Federal courts have on occasion questioned partisan gerrymanders that were transparently designed to dilute minority voting rights. But this is a whole new thing. And it seems designed to appeal to one very important Supreme Court justice: Anthony Kennedy, the swing vote in this as in so many other areas of constitutional law, who has kept the door open to challenges to partisan gerrymandering but has never favored one because of the difficulty of measuring the offense or providing a remedy.

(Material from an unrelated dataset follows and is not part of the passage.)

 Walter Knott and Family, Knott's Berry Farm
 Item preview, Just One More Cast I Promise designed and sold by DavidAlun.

In Vieth v. Jubelirer in 2004, four of the justices, in a characteristically vigorous plurality decision by Justice Antonin Scalia, [argued] the issue should be off limits to the courts because there were still no “judicially discernible and manageable standards” for gauging when mapdrawers went too far. Another four justices remained steadfast that the issue was proper one for the courts and proposed various tests for evaluating partisan gerrymander claims. Meanwhile, Justice Anthony Kennedy found himself in the familiar role of the middleman, neither prepared to embrace the tests offered by the other justices nor prepared to join Justice Scalia in saying the issue should be forever banished from the courts. Partisan gerrymandering returned to the high court two years later in LULAC v. Perry. Again, the Court was unable to agree on a standard, leaving the status quo in place.
In the decade since, the issue of partisan gerrymandering has remained largely dormant.

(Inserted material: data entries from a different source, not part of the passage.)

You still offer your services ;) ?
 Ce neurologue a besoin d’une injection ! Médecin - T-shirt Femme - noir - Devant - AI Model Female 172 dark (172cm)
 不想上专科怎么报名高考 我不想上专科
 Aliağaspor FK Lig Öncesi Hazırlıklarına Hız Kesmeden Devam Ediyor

Not anymore. Because of the multi-judge decision, the Wisconsin case could go straight to the Supreme Court. And the decision indeed offers a standard — albeit a novel one — for determining unlawful partisan gerrymanders. It’s called an “efficiency gap” — a measurement of the disproportionate number of votes “wasted” by voters of the disfavored party (in other words, votes that don’t contribute to victory for candidates). The court’s more general objective was to keep the “efficiency gap” from becoming so high that it would effectively entrench the power of the gerrymandering party until the next redistricting cycle almost no matter what actual voters wanted.

As one of the academic originators of the “efficiency gap” explained in a 2014 article, it offers courts a standard similar to the one they already use to determine the compatibility of variations in district size with the one-person, one-vote principle. That seems to be precisely what Anthony Kennedy has been asking for in past SCOTUS cases.

Election law expert Rick Hasen lays out the possible trajectory of the case:

[W]hat happens when this case gets to the Supreme Court? There are four votes (the four liberals) likely to embrace the result in this case, if not necessarily the precise reasoning. There are three Justices (CJ Roberts, and Justices Alito and Thomas) likely to reject the claim in this case as non-justiciable. So to get to a fifth vote there are two possibilities: Justice Kennedy likes what he sees here, in contrast to the other cases where he has waited and rejected other standards, or a new Ninth Justice appointed by President Trump votes for it. How likely is that? Well Trump has promised to appoint someone like Justice Scalia, if that new Justice votes like Scalia, it’s not likely at all. But this is not an issue that necessarily breaks along party lines, and so we will have to see how things go.
So bottom line: this is a big victory for those who want to see courts rein in partisan gerrymandering. But it is anybody’s guess what happens to this when it gets to the Supreme Court.

If Kennedy buys the plaintiff’s argument in this case, we could see not only regular judicial interference with legislative gerrymandering, but a particular benefit to Democrats, who (a) are very likely still to be in the minority in many states after 2020, and (b) have a particular and severe problem with the kind of vote “wastage” the new standard would examine.

Indeed, the partisan implications of the case are so large that the Wisconsin legislature could decide not to appeal the decision, taking a bullet for the national party while keeping SCOTUS from getting the case right away. Who knows? By the time the case makes it to the High Court, perhaps Donald Trump will have reshaped it. But otherwise the days of free-and-easy partisan gerrymandering could be numbered.